● **Available data**
■ ■ ■ ■ ■ ■ ■

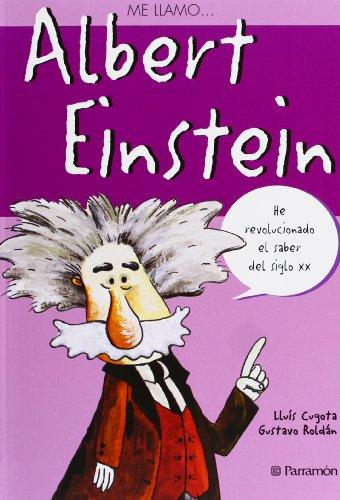 Me Llamo… Albert Einstein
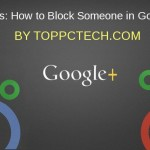Best Tricks: How to Block Someone in Google Plus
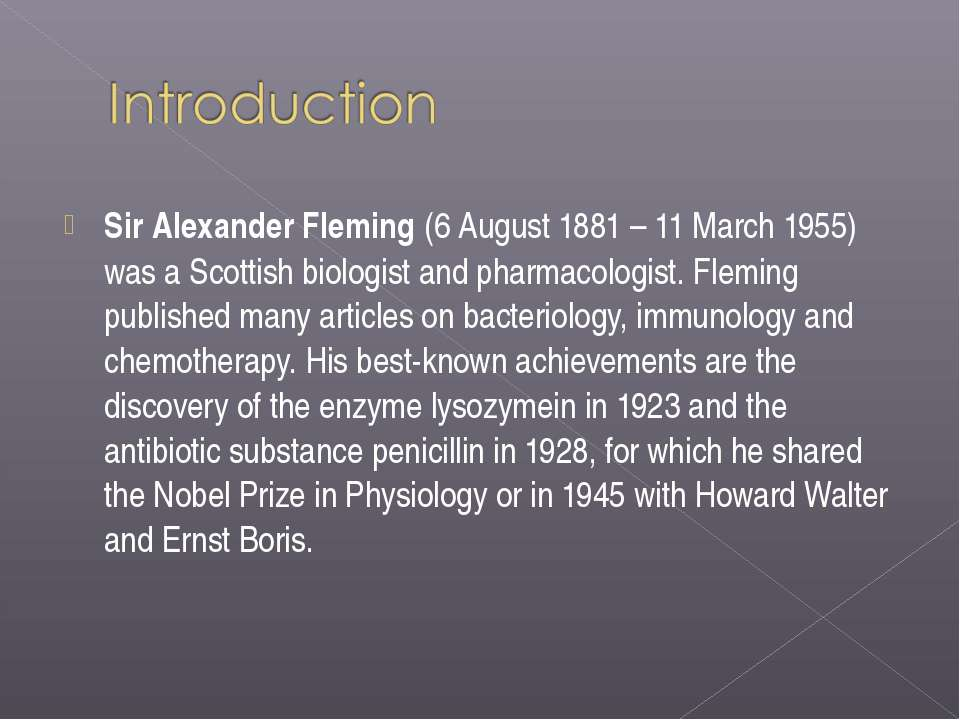 Sir Alexander Fleming (6 August 1881 – 11 March 1955) was a Scottish biologis...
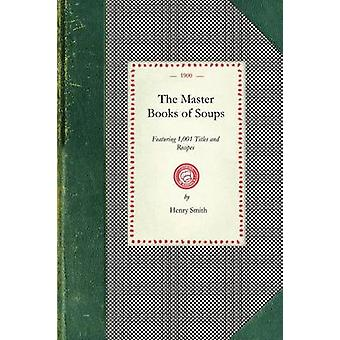 The Master Books of Soups by Henry Smith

■ ■ ■ ■ ■ ■ ■

● **Task description**
Please write the material out again exactly as shown above, minus any pictures.

● **Result**
 Me Llamo… Albert Einstein
Best Tricks: How to Block Someone in Google Plus
 Sir Alexander Fleming (6 August 1881 – 11 March 1955) was a Scottish biologis...
 The Master Books of Soups by Henry Smith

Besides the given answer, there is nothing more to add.